=== DOCUMENT PASSAGE ===
In a remarkable turn of events Deadpool improved dramatically in its last instalment. So much so that the series became one to watch for the first time in its entire run. That turnaround meant that this issue found the book at something of a crossroads, it could either continue to gain traction or it could revert back to the sorry state it was in just a few issues back.

Or it could stay steady without getting any worse or any better. Yeah, that’s the one they went with.

As you may have seen as the climax of issue nine, Sabretooth sat in a seedy restaurant and awaited yet another showdown with Deadpool. One would assume that that would mean bullets flying, swords swinging, and claws slicing. But no, Gerry Duggan decided that the most logical way to go just wasn’t for him as this book opened on a more puzzling note.

Sabretooth was indeed sat in the same place when the story began but instead of Deadpool busting in and going to war with his animalistic nemesis yet again he opted to do something a little different… he sat down and shared a meal with him. This was one of those moments that made you question just how Duggan ever made a name for himself in the writing business in the first place. The fans wanted to see these two do battle once more and it would have been the only thing that made sense too considering how Deadpool believes Sabretooth killed his parents but instead they got a rather nondescript bit of conversation. It is hard to even recall any stand out moment from that portion of the book despite having just put it down, that’s how little of an impact Duggan’s writing made in this instance.

Some of the entertainment factor from the last book was recovered however as the two men engaged in a somewhat epic chase scene on motorbikes. It has to be said that the art was on fine form throughout this sequence as Matteo Lolli managed to inject each static shot with a fluidity of movement that you would have been forgiven for not thinking him capable of capturing. The writing? That was less impressive. The jokes flowed well and that’s where the entertainment comes in but the actual plot devices were idiotic especially as it pertains to the end of said chase. What happened there was that two helicopter collided for no discernable reason other than it being convenient for Duggan. Why work hard when you can hardly work?

=== DIRECTIONS ===
1 - List the things the Deadpool review says one would expect Sabretooth's showdown with Deadpool to involve.
2 - According to the Deadpool review, what does Deadpool believe Sabretooth did?

=== DATA BLOCK ===
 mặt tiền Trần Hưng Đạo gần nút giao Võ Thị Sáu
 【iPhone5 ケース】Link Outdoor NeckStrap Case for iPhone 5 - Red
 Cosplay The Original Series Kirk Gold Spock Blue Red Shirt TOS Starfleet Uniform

=== SOLUTIONS TO THE TASKS ===
1 - bullets flying, swords swinging, claws slicing

2 - Deadpool believes Sabretooth killed his parents.